Estratto della pagina.
<<<<
FRANCESCO GRISI, L’affettuoso sentiero – poesie, Palermo, Thule ed., 1994.

L’affettuoso contemptus di Grisi 

Scoprire l’«affettuoso sentiero» che Francesco Grisi ci invita a percorrere è cosa difficile ed insieme facilissima. Difficile, perché nella raccolta non esiste una poesia eponima o per lo meno una nella quale ricorra l’espressione del titolo. Ma se guardiamo al trans-correre delle ventitre liriche, ci accorgeremo facilmente che il “sentiero” che costituisce la guida e quasi l’anima degli “affetti” che accendono la fantasia del poeta è l’ordine stesso con cui quelle liriche sono state raccolte e presentate al lettore.

La prima lirica (“Veleggiavo una mattina…”) sembra dire che la vita del poeta trova “ormai” significato soltanto nella “disperata memoria” del passato, negli anni dell’adolescenza calabrese dello scrittore. Ma se così fosse la poesia di Francesco Grisi sarebbe come quella di tanti altri, anzi, una di quelle voci “prometeiche” e pagane che, non sapendo dare un significato alla “realtà della morte” nella vita degli esseri e del mondo intero, si inventano favole di immortalità terrestre e battaglie baroccheggianti contro il tempo, la Morte e l’oblio nel tentativo “disperato” di essere ricordato dai posteri o di richiamare in vita il passato, il tempo perduto: magari illudendosi ed illudendo, come il buon Proust, che il sapore del tempo è superiore al tempo stesso e che il ricordo è l’unica realtà in un esistere ridotto a mera apparenza, senza più alcun barlume di trasparenza.
>>>>
Dati forniti.
<<<<
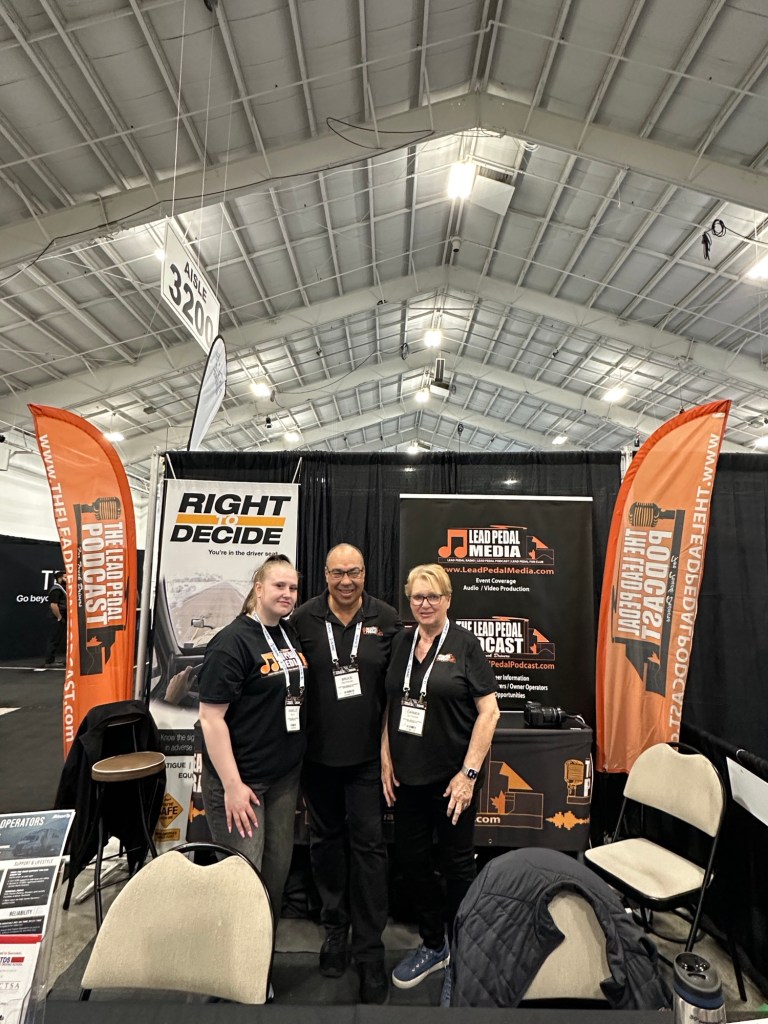 Photos from Truck World 2026 with Lead Pedal Media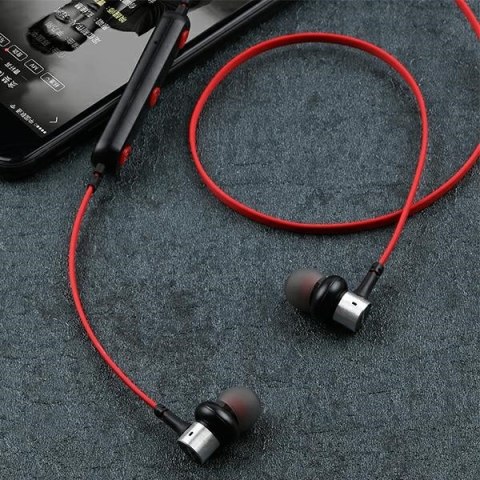 Słuchawki Bluetooth B923BL Sport Red Słuchawki Bluetooth B923BL Sport Red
>>>>
Consegna 1. Quante liriche compongono la raccolta, secondo il testo su Francesco Grisi?
Consegna 2. Prosegui il testo su Francesco Grisi a partire dall'ultima frase riportata.
L'elenco non serve in alcun modo per questo lavoro.

Risposta scritta 1. La raccolta comprende ventitré liriche.

Risposta scritta 2.
Il culto della memoria, per quanto seducente, è religione da disperati – dice Grisi; “allarga il cuore”, ma lascerebbe vuota la nostra esistenza, se il veleggiare nel mattino all’ombra degli ulivi di Crotone, si fermasse alla pura memoria, se non tendesse a trascendere il fatto o il ricordo in sé, se non diventasse mito facente parte di una globale armonia, nella quale il tempo non si divide più in “stagioni” perché gli uomini «siamo nati invece per non morire»; anzi, in verità, malgrado la presenza della morte e proprio grazie ad essa «siamo quelli della resurrezione». Ecco, Francesco Grisi non rimpiange, né ci attrista con il suo rievocare l’infanzia, la figura del padre, quella della madre, o le cadenze e i ritmi musicali del mare di Calabria (“Allora. Il mare”). La rievocazione non è canto dolente, né il “così sia” che egli scandisce e quasi frantuma con amabile, irriverente ironia, significa rassegnazione, bensì capacità di cogliere i ritmi dell’universo nella bellezza che contraddistingue le figure, le scene, gli accadimenti, le cose. Tutto e sempre, di là e oltre, la pura (o stupida) peculiarità di ciò che serve a caratterizzare un individuo o una civiltà, un momento della nostra vita o una tranche della storia.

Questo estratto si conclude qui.